Touring musicians are often described as living out of hotels. However, for more than five years, trumpet player Chris Botti literally did reside at a hotel.
“When I decided to make that move, it made total sense to me,” Botti said. “I realized that I didn’t need all of the trappings. I didn’t need the sports car or the big house with the pool. I’m on the road so much of the time, so why bother with all of that? It’s all about the music anyway.”
Botti sold his sprawling Los Angeles home and relocated to Lower Manhattan’s swank Mercer Hotel.
“I checked in in 2014 and checked out March 13, 2020,” Botti said. “That was the exact day the governor of New York shut everything down. The timing for me to move into my apartment was serendipitous since everything changed at the hotel. The people who were there, who were like my family, were fired. It was a brutal time.”
It was especially difficult for Botti, who was so used to the road. But for the first time in his 30-plus year career, he couldn’t tour.
“It’s been some strange times,” Botti said while calling from his Manhattan apartment. “I’m getting back to where I should be.”
Botti, who will perform Saturday night at Martin Woldson Theater at the Fox, is working on a new album. “It’s about time that I get back on the road.”
The studio Blue Note will play host to Botti, who is working on his first album since 2012’s “Impressions.”
“I’m going to start working on a new record in August,” Botti said. “This will be my first one for Blue Note. It’s been a long time since I made a record.”
But the suave contemporary jazz performer, who was born in Portland and adeptly crosses over into rock and pop, has enough tunes in the canon for his show at the Fox. With 10 albums in the can, Botti will be fine. Odds are classics such as Leonard Cohen’s “Hallelujah” and Ray Noble’s “The Very Thought of You” will be rendered.
Expect an evening of top-tier musicianship since that’s what Botti’s life has been about since he came up the ranks as a session musician a generation ago. Botti learned his craft with icons who spared no expense when it came to the sonics. Botti toured extensively with Frank Sinatra, Paul Simon and Sting.
“The common denominator between those artists is that each of them could afford the most heralded musicians, and they hired them,” Botti said. “I totally get that. … With Paul Simon, he’s hiring (drummer) Steve Gadd, who is 77. He’s not out there for how he looks but how he plays.
“Steve’s out with James Taylor now because James cares how the music sounds live. Pop acts don’t care about Steve Gadd. … Drake doesn’t even have a band. He holds up a microphone and puts it out to the audience, and they sing the lyrics, and he backs a Brinks truck up to the venue and collects the money. Kudos to him.”
Botti is an old school virtuoso who learned a no-nonsense approach from his close pal, Sting. “I’ve soaked up so much from Sting,” Botti said. “Sting is (like) my big brother. I wouldn’t be in this apartment talking to you if it wasn’t for Sting.
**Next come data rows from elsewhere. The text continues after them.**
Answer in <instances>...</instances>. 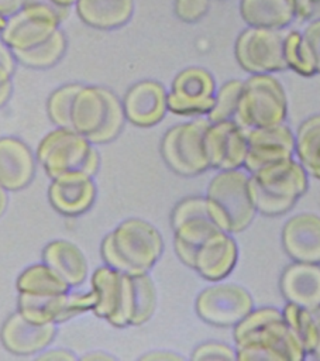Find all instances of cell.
<instances>
[{
    "label": "cell",
    "mask_w": 320,
    "mask_h": 361,
    "mask_svg": "<svg viewBox=\"0 0 320 361\" xmlns=\"http://www.w3.org/2000/svg\"><path fill=\"white\" fill-rule=\"evenodd\" d=\"M237 361H302L307 355L282 310L254 307L233 327Z\"/></svg>",
    "instance_id": "cell-1"
},
{
    "label": "cell",
    "mask_w": 320,
    "mask_h": 361,
    "mask_svg": "<svg viewBox=\"0 0 320 361\" xmlns=\"http://www.w3.org/2000/svg\"><path fill=\"white\" fill-rule=\"evenodd\" d=\"M162 252V234L152 223L140 217L120 221L100 243L103 264L128 275L149 272Z\"/></svg>",
    "instance_id": "cell-2"
},
{
    "label": "cell",
    "mask_w": 320,
    "mask_h": 361,
    "mask_svg": "<svg viewBox=\"0 0 320 361\" xmlns=\"http://www.w3.org/2000/svg\"><path fill=\"white\" fill-rule=\"evenodd\" d=\"M309 178L295 157L265 165L250 173L257 213L268 217L288 213L307 192Z\"/></svg>",
    "instance_id": "cell-3"
},
{
    "label": "cell",
    "mask_w": 320,
    "mask_h": 361,
    "mask_svg": "<svg viewBox=\"0 0 320 361\" xmlns=\"http://www.w3.org/2000/svg\"><path fill=\"white\" fill-rule=\"evenodd\" d=\"M125 121L121 99L113 90L99 85L82 83L72 104V128L94 145H101L116 140Z\"/></svg>",
    "instance_id": "cell-4"
},
{
    "label": "cell",
    "mask_w": 320,
    "mask_h": 361,
    "mask_svg": "<svg viewBox=\"0 0 320 361\" xmlns=\"http://www.w3.org/2000/svg\"><path fill=\"white\" fill-rule=\"evenodd\" d=\"M204 197L214 223L230 234L244 231L257 216L250 172L244 168L217 171L207 185Z\"/></svg>",
    "instance_id": "cell-5"
},
{
    "label": "cell",
    "mask_w": 320,
    "mask_h": 361,
    "mask_svg": "<svg viewBox=\"0 0 320 361\" xmlns=\"http://www.w3.org/2000/svg\"><path fill=\"white\" fill-rule=\"evenodd\" d=\"M96 147L72 127H55L38 142L35 158L51 179L72 171L94 176L100 166Z\"/></svg>",
    "instance_id": "cell-6"
},
{
    "label": "cell",
    "mask_w": 320,
    "mask_h": 361,
    "mask_svg": "<svg viewBox=\"0 0 320 361\" xmlns=\"http://www.w3.org/2000/svg\"><path fill=\"white\" fill-rule=\"evenodd\" d=\"M288 96L273 73H251L242 85L234 121L244 130L285 123Z\"/></svg>",
    "instance_id": "cell-7"
},
{
    "label": "cell",
    "mask_w": 320,
    "mask_h": 361,
    "mask_svg": "<svg viewBox=\"0 0 320 361\" xmlns=\"http://www.w3.org/2000/svg\"><path fill=\"white\" fill-rule=\"evenodd\" d=\"M210 120L195 117L168 128L161 140V157L180 176H196L210 169L204 135Z\"/></svg>",
    "instance_id": "cell-8"
},
{
    "label": "cell",
    "mask_w": 320,
    "mask_h": 361,
    "mask_svg": "<svg viewBox=\"0 0 320 361\" xmlns=\"http://www.w3.org/2000/svg\"><path fill=\"white\" fill-rule=\"evenodd\" d=\"M175 254L192 268L199 245L220 227L211 219L204 196H187L179 200L171 213Z\"/></svg>",
    "instance_id": "cell-9"
},
{
    "label": "cell",
    "mask_w": 320,
    "mask_h": 361,
    "mask_svg": "<svg viewBox=\"0 0 320 361\" xmlns=\"http://www.w3.org/2000/svg\"><path fill=\"white\" fill-rule=\"evenodd\" d=\"M90 289L96 295L92 313L113 327H130L133 319V279L109 265L90 274Z\"/></svg>",
    "instance_id": "cell-10"
},
{
    "label": "cell",
    "mask_w": 320,
    "mask_h": 361,
    "mask_svg": "<svg viewBox=\"0 0 320 361\" xmlns=\"http://www.w3.org/2000/svg\"><path fill=\"white\" fill-rule=\"evenodd\" d=\"M62 23L61 13L48 0L25 1L7 17L0 37L13 52L24 51L48 39Z\"/></svg>",
    "instance_id": "cell-11"
},
{
    "label": "cell",
    "mask_w": 320,
    "mask_h": 361,
    "mask_svg": "<svg viewBox=\"0 0 320 361\" xmlns=\"http://www.w3.org/2000/svg\"><path fill=\"white\" fill-rule=\"evenodd\" d=\"M285 30L248 27L242 30L234 44L237 63L251 73H276L286 71L283 56Z\"/></svg>",
    "instance_id": "cell-12"
},
{
    "label": "cell",
    "mask_w": 320,
    "mask_h": 361,
    "mask_svg": "<svg viewBox=\"0 0 320 361\" xmlns=\"http://www.w3.org/2000/svg\"><path fill=\"white\" fill-rule=\"evenodd\" d=\"M254 307V299L242 285L223 281L202 289L195 300L199 319L214 327L233 329Z\"/></svg>",
    "instance_id": "cell-13"
},
{
    "label": "cell",
    "mask_w": 320,
    "mask_h": 361,
    "mask_svg": "<svg viewBox=\"0 0 320 361\" xmlns=\"http://www.w3.org/2000/svg\"><path fill=\"white\" fill-rule=\"evenodd\" d=\"M217 85L202 66H187L172 79L168 90V111L183 117H206L213 107Z\"/></svg>",
    "instance_id": "cell-14"
},
{
    "label": "cell",
    "mask_w": 320,
    "mask_h": 361,
    "mask_svg": "<svg viewBox=\"0 0 320 361\" xmlns=\"http://www.w3.org/2000/svg\"><path fill=\"white\" fill-rule=\"evenodd\" d=\"M96 305V295L92 289H70L58 295H27L18 293L17 312L25 319L38 324H61L86 312H92Z\"/></svg>",
    "instance_id": "cell-15"
},
{
    "label": "cell",
    "mask_w": 320,
    "mask_h": 361,
    "mask_svg": "<svg viewBox=\"0 0 320 361\" xmlns=\"http://www.w3.org/2000/svg\"><path fill=\"white\" fill-rule=\"evenodd\" d=\"M248 151L244 169H257L295 157V133L286 123L245 130Z\"/></svg>",
    "instance_id": "cell-16"
},
{
    "label": "cell",
    "mask_w": 320,
    "mask_h": 361,
    "mask_svg": "<svg viewBox=\"0 0 320 361\" xmlns=\"http://www.w3.org/2000/svg\"><path fill=\"white\" fill-rule=\"evenodd\" d=\"M210 169L227 171L244 168L248 142L247 131L234 120L211 123L204 135Z\"/></svg>",
    "instance_id": "cell-17"
},
{
    "label": "cell",
    "mask_w": 320,
    "mask_h": 361,
    "mask_svg": "<svg viewBox=\"0 0 320 361\" xmlns=\"http://www.w3.org/2000/svg\"><path fill=\"white\" fill-rule=\"evenodd\" d=\"M125 120L141 128L159 124L168 113V90L154 79H142L131 85L123 99Z\"/></svg>",
    "instance_id": "cell-18"
},
{
    "label": "cell",
    "mask_w": 320,
    "mask_h": 361,
    "mask_svg": "<svg viewBox=\"0 0 320 361\" xmlns=\"http://www.w3.org/2000/svg\"><path fill=\"white\" fill-rule=\"evenodd\" d=\"M97 188L93 176L72 171L51 179L48 186V202L61 216L78 217L85 214L94 203Z\"/></svg>",
    "instance_id": "cell-19"
},
{
    "label": "cell",
    "mask_w": 320,
    "mask_h": 361,
    "mask_svg": "<svg viewBox=\"0 0 320 361\" xmlns=\"http://www.w3.org/2000/svg\"><path fill=\"white\" fill-rule=\"evenodd\" d=\"M56 336V324H38L20 312L11 313L0 327L3 347L20 357H35L51 345Z\"/></svg>",
    "instance_id": "cell-20"
},
{
    "label": "cell",
    "mask_w": 320,
    "mask_h": 361,
    "mask_svg": "<svg viewBox=\"0 0 320 361\" xmlns=\"http://www.w3.org/2000/svg\"><path fill=\"white\" fill-rule=\"evenodd\" d=\"M237 261V241L233 234L220 228L199 245L192 269L209 282H219L233 272Z\"/></svg>",
    "instance_id": "cell-21"
},
{
    "label": "cell",
    "mask_w": 320,
    "mask_h": 361,
    "mask_svg": "<svg viewBox=\"0 0 320 361\" xmlns=\"http://www.w3.org/2000/svg\"><path fill=\"white\" fill-rule=\"evenodd\" d=\"M281 243L292 261L320 264V216L303 212L289 217L282 227Z\"/></svg>",
    "instance_id": "cell-22"
},
{
    "label": "cell",
    "mask_w": 320,
    "mask_h": 361,
    "mask_svg": "<svg viewBox=\"0 0 320 361\" xmlns=\"http://www.w3.org/2000/svg\"><path fill=\"white\" fill-rule=\"evenodd\" d=\"M35 152L21 138L0 137V185L8 192L28 186L35 175Z\"/></svg>",
    "instance_id": "cell-23"
},
{
    "label": "cell",
    "mask_w": 320,
    "mask_h": 361,
    "mask_svg": "<svg viewBox=\"0 0 320 361\" xmlns=\"http://www.w3.org/2000/svg\"><path fill=\"white\" fill-rule=\"evenodd\" d=\"M283 299L310 312L320 309V264L293 261L281 274Z\"/></svg>",
    "instance_id": "cell-24"
},
{
    "label": "cell",
    "mask_w": 320,
    "mask_h": 361,
    "mask_svg": "<svg viewBox=\"0 0 320 361\" xmlns=\"http://www.w3.org/2000/svg\"><path fill=\"white\" fill-rule=\"evenodd\" d=\"M41 261L49 265L72 289L89 278V265L82 250L68 240H52L41 252Z\"/></svg>",
    "instance_id": "cell-25"
},
{
    "label": "cell",
    "mask_w": 320,
    "mask_h": 361,
    "mask_svg": "<svg viewBox=\"0 0 320 361\" xmlns=\"http://www.w3.org/2000/svg\"><path fill=\"white\" fill-rule=\"evenodd\" d=\"M75 13L87 27L100 31L125 25L134 14V0H76Z\"/></svg>",
    "instance_id": "cell-26"
},
{
    "label": "cell",
    "mask_w": 320,
    "mask_h": 361,
    "mask_svg": "<svg viewBox=\"0 0 320 361\" xmlns=\"http://www.w3.org/2000/svg\"><path fill=\"white\" fill-rule=\"evenodd\" d=\"M240 16L248 27L283 30L295 18L289 0H240Z\"/></svg>",
    "instance_id": "cell-27"
},
{
    "label": "cell",
    "mask_w": 320,
    "mask_h": 361,
    "mask_svg": "<svg viewBox=\"0 0 320 361\" xmlns=\"http://www.w3.org/2000/svg\"><path fill=\"white\" fill-rule=\"evenodd\" d=\"M295 158L310 178L320 180V113L299 124L295 133Z\"/></svg>",
    "instance_id": "cell-28"
},
{
    "label": "cell",
    "mask_w": 320,
    "mask_h": 361,
    "mask_svg": "<svg viewBox=\"0 0 320 361\" xmlns=\"http://www.w3.org/2000/svg\"><path fill=\"white\" fill-rule=\"evenodd\" d=\"M16 289L27 295H58L72 288L44 261L25 267L17 276Z\"/></svg>",
    "instance_id": "cell-29"
},
{
    "label": "cell",
    "mask_w": 320,
    "mask_h": 361,
    "mask_svg": "<svg viewBox=\"0 0 320 361\" xmlns=\"http://www.w3.org/2000/svg\"><path fill=\"white\" fill-rule=\"evenodd\" d=\"M68 39L62 28H58L44 42L24 51L13 52L17 63L30 69H48L56 65L65 55Z\"/></svg>",
    "instance_id": "cell-30"
},
{
    "label": "cell",
    "mask_w": 320,
    "mask_h": 361,
    "mask_svg": "<svg viewBox=\"0 0 320 361\" xmlns=\"http://www.w3.org/2000/svg\"><path fill=\"white\" fill-rule=\"evenodd\" d=\"M133 279V319L131 326L147 323L156 309V288L149 272L131 275Z\"/></svg>",
    "instance_id": "cell-31"
},
{
    "label": "cell",
    "mask_w": 320,
    "mask_h": 361,
    "mask_svg": "<svg viewBox=\"0 0 320 361\" xmlns=\"http://www.w3.org/2000/svg\"><path fill=\"white\" fill-rule=\"evenodd\" d=\"M282 314L288 326L300 340L306 355H312L313 348L316 345V338H317V326L314 320V313L295 303L286 302V305L282 309Z\"/></svg>",
    "instance_id": "cell-32"
},
{
    "label": "cell",
    "mask_w": 320,
    "mask_h": 361,
    "mask_svg": "<svg viewBox=\"0 0 320 361\" xmlns=\"http://www.w3.org/2000/svg\"><path fill=\"white\" fill-rule=\"evenodd\" d=\"M283 56L288 69L296 72L297 75L306 78L316 75L314 61L302 32L295 30L286 31L283 41Z\"/></svg>",
    "instance_id": "cell-33"
},
{
    "label": "cell",
    "mask_w": 320,
    "mask_h": 361,
    "mask_svg": "<svg viewBox=\"0 0 320 361\" xmlns=\"http://www.w3.org/2000/svg\"><path fill=\"white\" fill-rule=\"evenodd\" d=\"M244 80L230 79L217 87L214 103L206 116L211 123L223 120H234L238 110Z\"/></svg>",
    "instance_id": "cell-34"
},
{
    "label": "cell",
    "mask_w": 320,
    "mask_h": 361,
    "mask_svg": "<svg viewBox=\"0 0 320 361\" xmlns=\"http://www.w3.org/2000/svg\"><path fill=\"white\" fill-rule=\"evenodd\" d=\"M82 83H66L56 87L47 99V114L55 127H70V111L75 94Z\"/></svg>",
    "instance_id": "cell-35"
},
{
    "label": "cell",
    "mask_w": 320,
    "mask_h": 361,
    "mask_svg": "<svg viewBox=\"0 0 320 361\" xmlns=\"http://www.w3.org/2000/svg\"><path fill=\"white\" fill-rule=\"evenodd\" d=\"M190 360H237L234 345L220 341H204L195 347Z\"/></svg>",
    "instance_id": "cell-36"
},
{
    "label": "cell",
    "mask_w": 320,
    "mask_h": 361,
    "mask_svg": "<svg viewBox=\"0 0 320 361\" xmlns=\"http://www.w3.org/2000/svg\"><path fill=\"white\" fill-rule=\"evenodd\" d=\"M210 0H175L173 11L183 23H196L206 16Z\"/></svg>",
    "instance_id": "cell-37"
},
{
    "label": "cell",
    "mask_w": 320,
    "mask_h": 361,
    "mask_svg": "<svg viewBox=\"0 0 320 361\" xmlns=\"http://www.w3.org/2000/svg\"><path fill=\"white\" fill-rule=\"evenodd\" d=\"M302 35L310 49V54L314 61L316 66V75H320V18L312 20L307 23L304 30L302 31Z\"/></svg>",
    "instance_id": "cell-38"
},
{
    "label": "cell",
    "mask_w": 320,
    "mask_h": 361,
    "mask_svg": "<svg viewBox=\"0 0 320 361\" xmlns=\"http://www.w3.org/2000/svg\"><path fill=\"white\" fill-rule=\"evenodd\" d=\"M293 14L302 21L320 18V0H289Z\"/></svg>",
    "instance_id": "cell-39"
},
{
    "label": "cell",
    "mask_w": 320,
    "mask_h": 361,
    "mask_svg": "<svg viewBox=\"0 0 320 361\" xmlns=\"http://www.w3.org/2000/svg\"><path fill=\"white\" fill-rule=\"evenodd\" d=\"M38 360H48V361H75L78 357L66 348H45L39 354L35 355Z\"/></svg>",
    "instance_id": "cell-40"
},
{
    "label": "cell",
    "mask_w": 320,
    "mask_h": 361,
    "mask_svg": "<svg viewBox=\"0 0 320 361\" xmlns=\"http://www.w3.org/2000/svg\"><path fill=\"white\" fill-rule=\"evenodd\" d=\"M142 361H183L185 357L172 350H152L140 357Z\"/></svg>",
    "instance_id": "cell-41"
},
{
    "label": "cell",
    "mask_w": 320,
    "mask_h": 361,
    "mask_svg": "<svg viewBox=\"0 0 320 361\" xmlns=\"http://www.w3.org/2000/svg\"><path fill=\"white\" fill-rule=\"evenodd\" d=\"M0 63H3L6 68H8L11 72L16 71L17 66V61L16 56L13 54V51L10 49V47L3 41V38L0 37Z\"/></svg>",
    "instance_id": "cell-42"
},
{
    "label": "cell",
    "mask_w": 320,
    "mask_h": 361,
    "mask_svg": "<svg viewBox=\"0 0 320 361\" xmlns=\"http://www.w3.org/2000/svg\"><path fill=\"white\" fill-rule=\"evenodd\" d=\"M25 0H0V16L10 17L24 6Z\"/></svg>",
    "instance_id": "cell-43"
},
{
    "label": "cell",
    "mask_w": 320,
    "mask_h": 361,
    "mask_svg": "<svg viewBox=\"0 0 320 361\" xmlns=\"http://www.w3.org/2000/svg\"><path fill=\"white\" fill-rule=\"evenodd\" d=\"M80 360H83V361H99V360L100 361H113V360H116V357L103 350H93L90 353L83 354L80 357Z\"/></svg>",
    "instance_id": "cell-44"
},
{
    "label": "cell",
    "mask_w": 320,
    "mask_h": 361,
    "mask_svg": "<svg viewBox=\"0 0 320 361\" xmlns=\"http://www.w3.org/2000/svg\"><path fill=\"white\" fill-rule=\"evenodd\" d=\"M48 1L61 13L63 21L68 18L69 10H70V8L75 6V3H76V0H48Z\"/></svg>",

I’ll see him in a couple of days.
“Whenever I visit, he’ll be playing a guitar and have the chess board set up for us. Sting is so dedicated to his craft. I admire how he carries himself and his drive. Look, the man is 70 and has all of the accolades and money in the world, and he’s out on tour again and making music, and he just tries to get better and better. That inspires me.”
Expect a vibrant show when Botti plays the Fox with musicians playing off one another. “When you catch this show, you’ll see that connection we have as musicians,” Botti said.
“It’s alarming to me when I go to a rock concert, and I see guys who don’t even interact with each other. Sometimes, they stare straight ahead, and there’s no camaraderie. I hate watching people up there who are stiff. For me, you go out there and just let loose and have fun.”